Riegle to air charges on eve of the election.

Senate Banking Committee Chairman Donald W. Riegle Jr. said he is planning an election-eve hearing to investigate what he and other Democrats anticipate will be a wave of bank failures after Election Day.

The announcement prompted an angry response from Sen. Jake Garn, R-Utah, the committee's ranking minority member.

Accusing Sen. Riegle, a Michigan Democrat, of purely political motivation, Sen. Garn said the hearing was called on such short notice that he won't be able to attend. In fact, he said, he hasn't even formally been advised of the hearing but learned of it from news reports.

Sen. Riegle's initiative -- alongside related accusations Monday by House Banking Committee Chairman Henry B. Gonzalez, D-Tex., that the administration has not been forthcoming about industry problems -- has Republicans crying foul.

Sen. Garn said he knows of no compelling reason for holding a hearing during the congressional recess. It was not possible to get comment Monday from the banking panel's Democratic staff.

Some Democrats, including Sen. Riegle, have suggested that bank regulators are delaying the closings of a number of banks until after the election to avoid the appearance of an industry in deep trouble.

What they call the "December surprise" would amount to regulators' closing institutions that should have been shut earlier, these Democrats allege.

Law's Effect Cited

However, many observers, including Sen. Garn, have said the only reason to expect a wave a bank failures is because new requirements for prompt corrective action take effect Dec. 19.

Regulators will be required to begin closing institutions once their capital ratios fall below 2%. Until now, the government has generally not moved against institutions until they become insolvent.

"The point of it is, Congress passed the law," said Sen. Garn. "Congress put in the Dec. 19 date. To say it's surprise is ridiculous."

Andrew C. Hove Jr., acting chairman of the Federal Deposit Insurance Corp., also said the 2% rule "should come as no surprise." "We've not held off closing any institution," he told the American Bankers Association convention in Boston.

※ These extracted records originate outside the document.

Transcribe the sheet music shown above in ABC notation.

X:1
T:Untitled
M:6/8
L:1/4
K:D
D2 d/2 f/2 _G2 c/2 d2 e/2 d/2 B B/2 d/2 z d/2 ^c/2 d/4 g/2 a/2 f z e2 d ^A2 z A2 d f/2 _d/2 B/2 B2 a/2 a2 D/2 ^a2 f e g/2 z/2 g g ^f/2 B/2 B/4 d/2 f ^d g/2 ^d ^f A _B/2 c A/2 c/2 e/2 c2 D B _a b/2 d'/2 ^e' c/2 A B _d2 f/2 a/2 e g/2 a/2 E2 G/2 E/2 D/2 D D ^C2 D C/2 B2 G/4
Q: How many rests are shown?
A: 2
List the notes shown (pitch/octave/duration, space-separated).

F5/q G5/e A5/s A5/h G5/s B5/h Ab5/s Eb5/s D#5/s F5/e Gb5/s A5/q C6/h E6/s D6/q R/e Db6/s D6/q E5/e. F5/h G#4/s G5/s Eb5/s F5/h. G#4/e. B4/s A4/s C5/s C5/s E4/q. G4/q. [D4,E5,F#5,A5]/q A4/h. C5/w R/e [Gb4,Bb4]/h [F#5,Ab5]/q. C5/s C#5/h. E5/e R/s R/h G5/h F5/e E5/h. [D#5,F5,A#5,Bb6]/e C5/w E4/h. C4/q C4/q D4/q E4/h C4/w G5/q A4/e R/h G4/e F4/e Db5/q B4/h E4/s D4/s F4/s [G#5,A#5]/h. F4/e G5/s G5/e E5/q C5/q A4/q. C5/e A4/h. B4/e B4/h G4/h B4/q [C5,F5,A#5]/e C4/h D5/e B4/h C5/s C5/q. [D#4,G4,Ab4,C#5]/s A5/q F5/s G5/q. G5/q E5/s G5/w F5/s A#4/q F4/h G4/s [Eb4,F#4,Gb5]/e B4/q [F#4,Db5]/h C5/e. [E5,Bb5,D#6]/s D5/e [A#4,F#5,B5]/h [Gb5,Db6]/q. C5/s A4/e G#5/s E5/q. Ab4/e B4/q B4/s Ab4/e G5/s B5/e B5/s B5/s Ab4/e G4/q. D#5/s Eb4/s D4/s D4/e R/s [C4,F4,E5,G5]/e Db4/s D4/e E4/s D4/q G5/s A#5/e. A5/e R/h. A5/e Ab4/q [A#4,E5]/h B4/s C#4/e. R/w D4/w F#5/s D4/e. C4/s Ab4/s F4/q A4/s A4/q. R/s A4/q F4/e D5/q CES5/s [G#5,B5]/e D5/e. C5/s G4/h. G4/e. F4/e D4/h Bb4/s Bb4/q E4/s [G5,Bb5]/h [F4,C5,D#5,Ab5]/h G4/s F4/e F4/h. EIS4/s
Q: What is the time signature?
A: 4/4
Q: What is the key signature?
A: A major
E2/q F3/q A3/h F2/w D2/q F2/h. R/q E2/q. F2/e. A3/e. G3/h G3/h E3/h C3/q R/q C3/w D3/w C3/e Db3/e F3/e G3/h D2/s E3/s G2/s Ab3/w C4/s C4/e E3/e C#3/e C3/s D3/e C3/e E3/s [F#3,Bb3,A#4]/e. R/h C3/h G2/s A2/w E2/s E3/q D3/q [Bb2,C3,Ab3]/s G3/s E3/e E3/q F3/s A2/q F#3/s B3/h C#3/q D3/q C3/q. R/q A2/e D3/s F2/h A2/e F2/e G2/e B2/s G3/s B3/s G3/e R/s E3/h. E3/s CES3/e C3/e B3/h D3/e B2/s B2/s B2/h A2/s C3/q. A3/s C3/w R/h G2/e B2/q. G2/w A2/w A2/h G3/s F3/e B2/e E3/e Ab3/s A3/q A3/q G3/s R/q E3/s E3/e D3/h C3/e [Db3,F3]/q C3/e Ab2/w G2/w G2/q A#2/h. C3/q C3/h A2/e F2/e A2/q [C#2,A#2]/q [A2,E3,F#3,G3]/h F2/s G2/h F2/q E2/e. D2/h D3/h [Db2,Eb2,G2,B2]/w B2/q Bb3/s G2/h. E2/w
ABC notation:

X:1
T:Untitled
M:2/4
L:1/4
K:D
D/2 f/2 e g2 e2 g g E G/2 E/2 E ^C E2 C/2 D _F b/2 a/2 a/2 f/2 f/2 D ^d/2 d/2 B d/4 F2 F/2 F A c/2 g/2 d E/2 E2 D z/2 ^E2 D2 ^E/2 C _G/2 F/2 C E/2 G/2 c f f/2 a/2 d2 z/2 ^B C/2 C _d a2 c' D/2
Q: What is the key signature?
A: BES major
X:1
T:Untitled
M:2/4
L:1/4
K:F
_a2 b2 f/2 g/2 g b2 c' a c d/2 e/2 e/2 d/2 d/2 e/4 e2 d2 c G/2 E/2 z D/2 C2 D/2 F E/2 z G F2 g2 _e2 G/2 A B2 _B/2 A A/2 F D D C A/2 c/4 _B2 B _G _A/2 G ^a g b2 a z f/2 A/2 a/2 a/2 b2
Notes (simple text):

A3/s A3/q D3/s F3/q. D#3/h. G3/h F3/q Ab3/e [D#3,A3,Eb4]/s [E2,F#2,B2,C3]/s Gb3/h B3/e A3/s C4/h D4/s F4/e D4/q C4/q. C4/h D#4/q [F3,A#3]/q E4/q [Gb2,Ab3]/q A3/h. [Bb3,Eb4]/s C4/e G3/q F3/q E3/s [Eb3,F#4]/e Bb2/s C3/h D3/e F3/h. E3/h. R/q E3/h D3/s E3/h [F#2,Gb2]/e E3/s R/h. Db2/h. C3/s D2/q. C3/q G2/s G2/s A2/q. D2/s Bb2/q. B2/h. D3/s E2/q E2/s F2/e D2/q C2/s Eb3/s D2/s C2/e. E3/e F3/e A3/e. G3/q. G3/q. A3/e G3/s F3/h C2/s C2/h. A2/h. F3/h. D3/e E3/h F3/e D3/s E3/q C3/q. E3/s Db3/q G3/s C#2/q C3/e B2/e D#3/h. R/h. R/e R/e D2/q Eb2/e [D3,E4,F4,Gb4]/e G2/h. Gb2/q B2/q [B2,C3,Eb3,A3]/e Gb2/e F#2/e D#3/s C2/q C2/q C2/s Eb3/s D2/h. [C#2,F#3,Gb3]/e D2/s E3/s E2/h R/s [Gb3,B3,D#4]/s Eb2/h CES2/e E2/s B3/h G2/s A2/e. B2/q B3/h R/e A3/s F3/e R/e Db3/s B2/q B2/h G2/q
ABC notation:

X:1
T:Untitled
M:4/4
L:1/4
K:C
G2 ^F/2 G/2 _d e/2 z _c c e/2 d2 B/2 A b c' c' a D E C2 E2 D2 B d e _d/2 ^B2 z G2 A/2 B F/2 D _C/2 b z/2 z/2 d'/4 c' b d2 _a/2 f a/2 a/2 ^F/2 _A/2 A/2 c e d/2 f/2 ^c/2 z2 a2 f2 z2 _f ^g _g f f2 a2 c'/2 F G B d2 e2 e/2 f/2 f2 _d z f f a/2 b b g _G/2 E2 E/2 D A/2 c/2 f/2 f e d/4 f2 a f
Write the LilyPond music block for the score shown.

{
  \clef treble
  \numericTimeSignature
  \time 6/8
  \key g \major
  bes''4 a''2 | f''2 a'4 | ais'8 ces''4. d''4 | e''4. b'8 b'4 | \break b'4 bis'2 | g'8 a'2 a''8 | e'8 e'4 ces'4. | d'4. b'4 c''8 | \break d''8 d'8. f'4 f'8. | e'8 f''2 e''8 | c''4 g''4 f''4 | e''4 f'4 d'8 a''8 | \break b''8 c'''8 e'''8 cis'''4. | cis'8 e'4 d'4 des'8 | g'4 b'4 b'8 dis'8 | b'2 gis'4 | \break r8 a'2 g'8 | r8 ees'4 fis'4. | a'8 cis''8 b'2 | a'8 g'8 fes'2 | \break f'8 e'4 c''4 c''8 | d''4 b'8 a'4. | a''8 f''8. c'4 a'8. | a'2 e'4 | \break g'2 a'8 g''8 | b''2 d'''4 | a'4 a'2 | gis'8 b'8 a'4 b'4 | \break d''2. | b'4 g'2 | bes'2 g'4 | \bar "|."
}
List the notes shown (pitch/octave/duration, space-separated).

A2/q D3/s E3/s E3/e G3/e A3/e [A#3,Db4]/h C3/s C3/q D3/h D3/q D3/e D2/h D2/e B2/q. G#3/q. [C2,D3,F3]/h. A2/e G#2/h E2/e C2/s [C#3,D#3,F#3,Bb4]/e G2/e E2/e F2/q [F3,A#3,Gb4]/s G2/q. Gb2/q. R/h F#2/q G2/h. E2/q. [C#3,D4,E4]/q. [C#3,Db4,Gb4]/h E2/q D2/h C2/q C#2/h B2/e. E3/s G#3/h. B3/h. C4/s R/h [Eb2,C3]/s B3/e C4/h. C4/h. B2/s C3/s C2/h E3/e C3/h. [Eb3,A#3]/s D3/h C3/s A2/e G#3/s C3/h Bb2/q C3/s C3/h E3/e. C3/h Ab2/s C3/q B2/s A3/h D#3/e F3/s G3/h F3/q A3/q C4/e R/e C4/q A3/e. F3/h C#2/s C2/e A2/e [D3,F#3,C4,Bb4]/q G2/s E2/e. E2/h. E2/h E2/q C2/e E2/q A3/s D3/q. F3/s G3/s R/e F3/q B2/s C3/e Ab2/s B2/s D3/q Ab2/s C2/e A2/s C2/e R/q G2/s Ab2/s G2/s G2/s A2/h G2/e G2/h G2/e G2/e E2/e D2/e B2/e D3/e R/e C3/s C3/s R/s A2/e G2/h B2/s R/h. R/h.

Sen. Garn, whose term expires in January and who is not running for reelection this fall, said Democrats have increasingly used the banking panel to bash the Bush administration. "I get more and more tired of it," the senior Republican said at the ABA convention.

In Washington, Rep. Gonzalez charged that a looming $72 billion bailout of the banking industry is being "swept under the rug" because of election-year politics.

"It is in the regulators' and the administration's best interest to play down the looming bank problem," the powerful Democrat said in a prepared statement. "Some in the banking industry and their bought-and-paid-for consultants have yet another motive -- to keep troubled institutions alive and make a buck."

Rep. Gonzalez said he derived the $72 billion figure from Office of Management and Budget data on the cost of bailing out failed banks for fiscal years 1992 through 1995.